START INPUT DATA

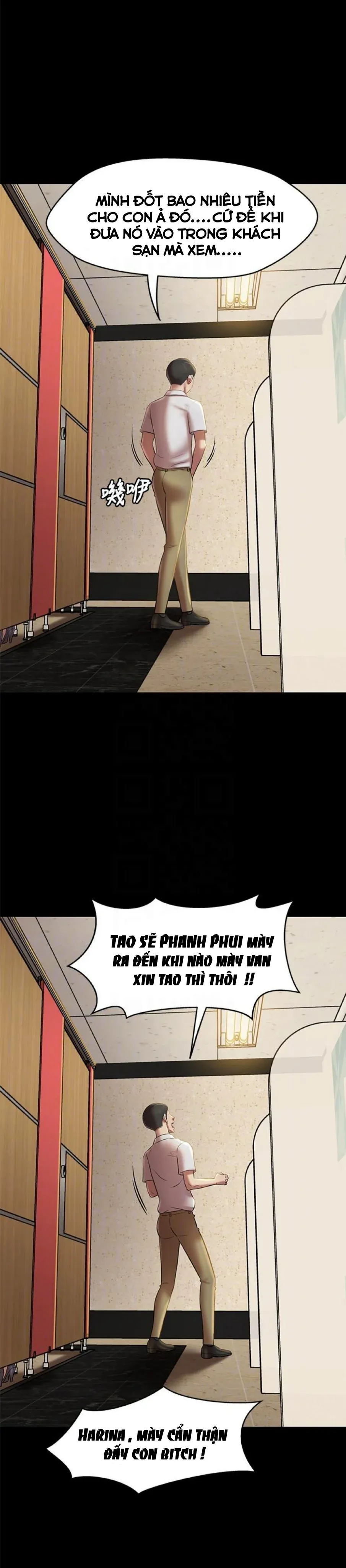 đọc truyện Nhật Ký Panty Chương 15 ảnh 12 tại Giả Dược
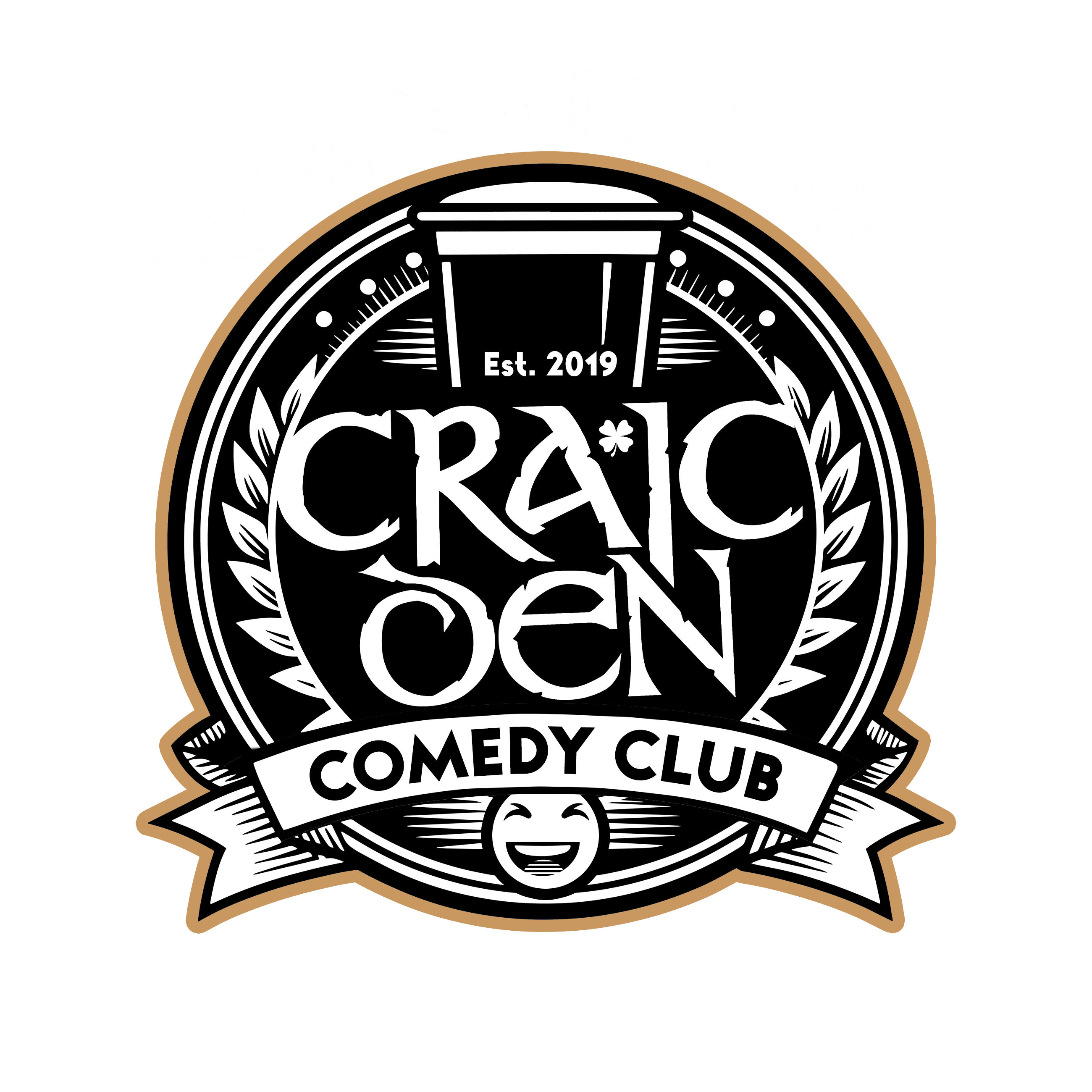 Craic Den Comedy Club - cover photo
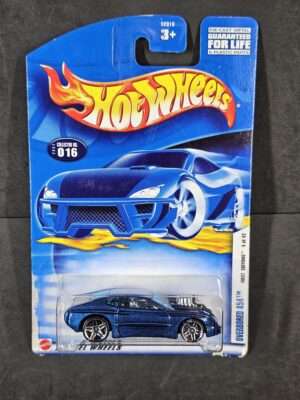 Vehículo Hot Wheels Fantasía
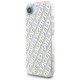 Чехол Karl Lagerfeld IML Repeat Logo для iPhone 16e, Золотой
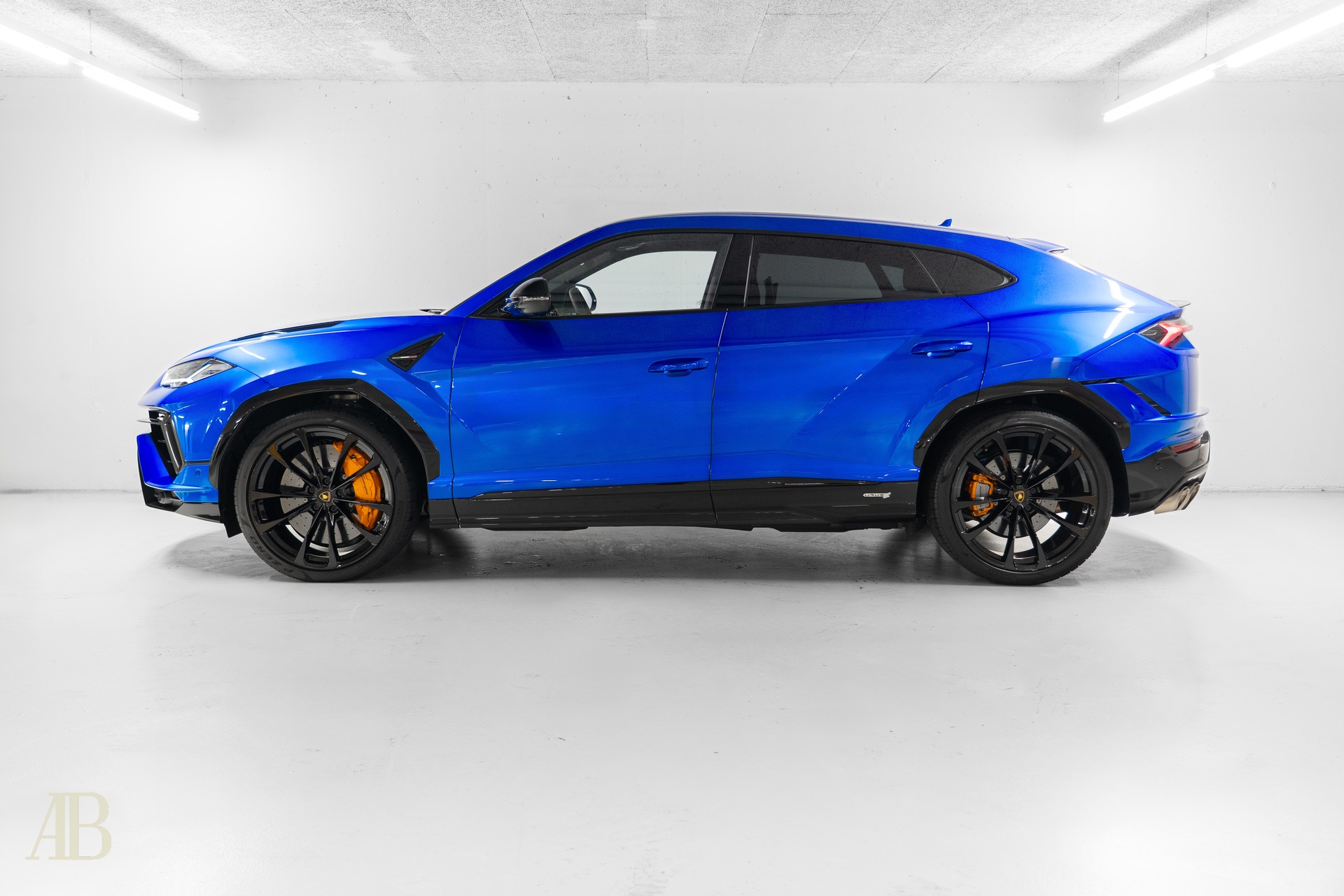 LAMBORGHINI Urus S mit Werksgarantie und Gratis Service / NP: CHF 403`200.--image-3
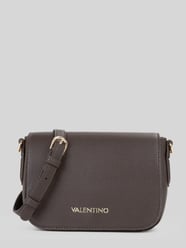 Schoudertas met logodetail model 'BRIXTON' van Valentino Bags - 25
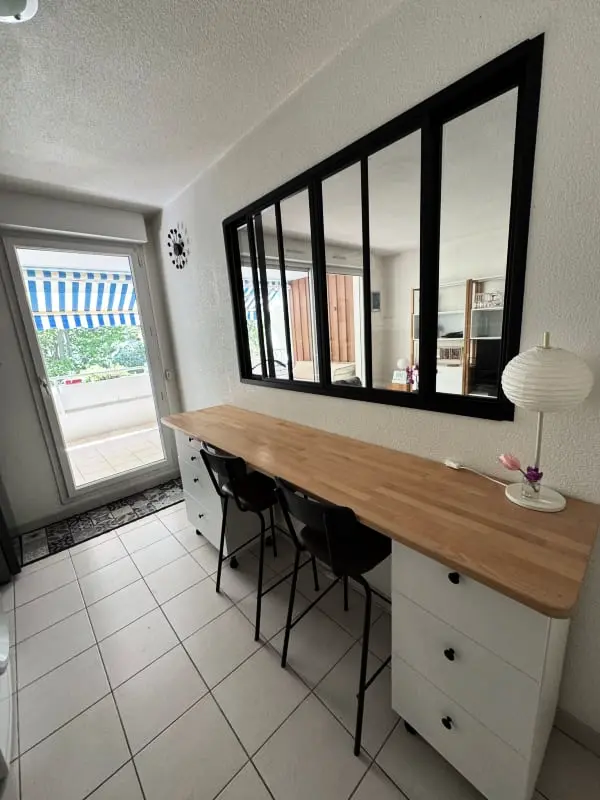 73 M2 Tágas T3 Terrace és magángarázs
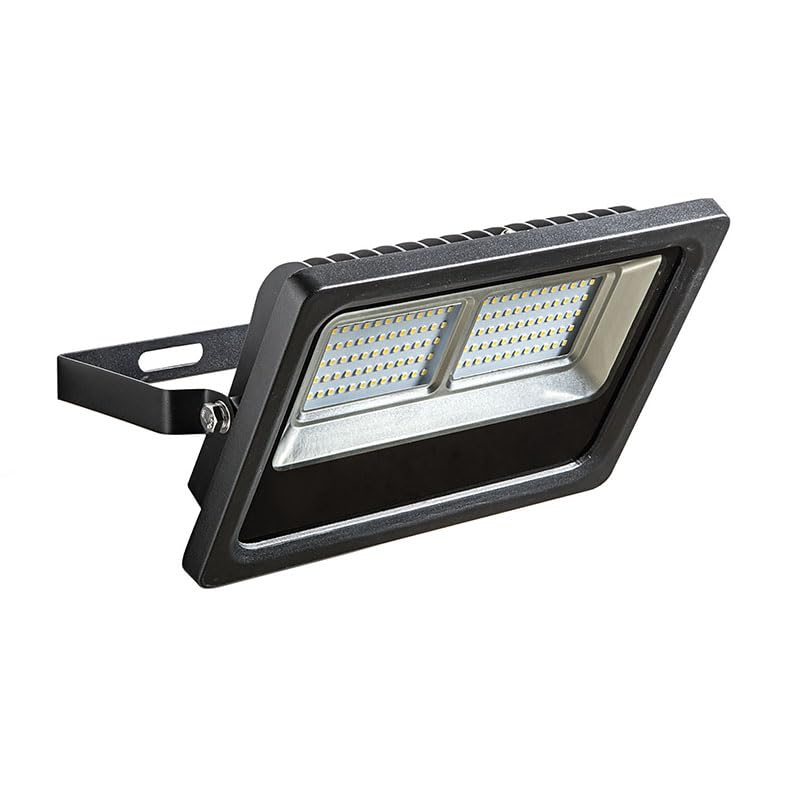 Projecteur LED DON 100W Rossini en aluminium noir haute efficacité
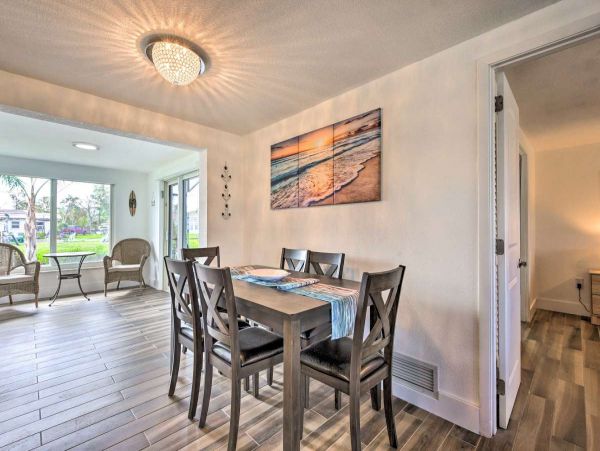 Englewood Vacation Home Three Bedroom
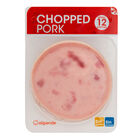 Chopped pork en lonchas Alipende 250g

END INPUT DATA

§ TO DO: Except for the pictures, return every line of the material exactly.

§ WRITTEN ANSWER:
 đọc truyện Nhật Ký Panty Chương 15 ảnh 12 tại Giả Dược
 Craic Den Comedy Club - cover photo
 Vehículo Hot Wheels Fantasía
 Чехол Karl Lagerfeld IML Repeat Logo для iPhone 16e, Золотой
 LAMBORGHINI Urus S mit Werksgarantie und Gratis Service / NP: CHF 403`200.--image-3
 Schoudertas met logodetail model 'BRIXTON' van Valentino Bags - 25
 73 M2 Tágas T3 Terrace és magángarázs
 Projecteur LED DON 100W Rossini en aluminium noir haute efficacité
 Englewood Vacation Home Three Bedroom
 Chopped pork en lonchas Alipende 250g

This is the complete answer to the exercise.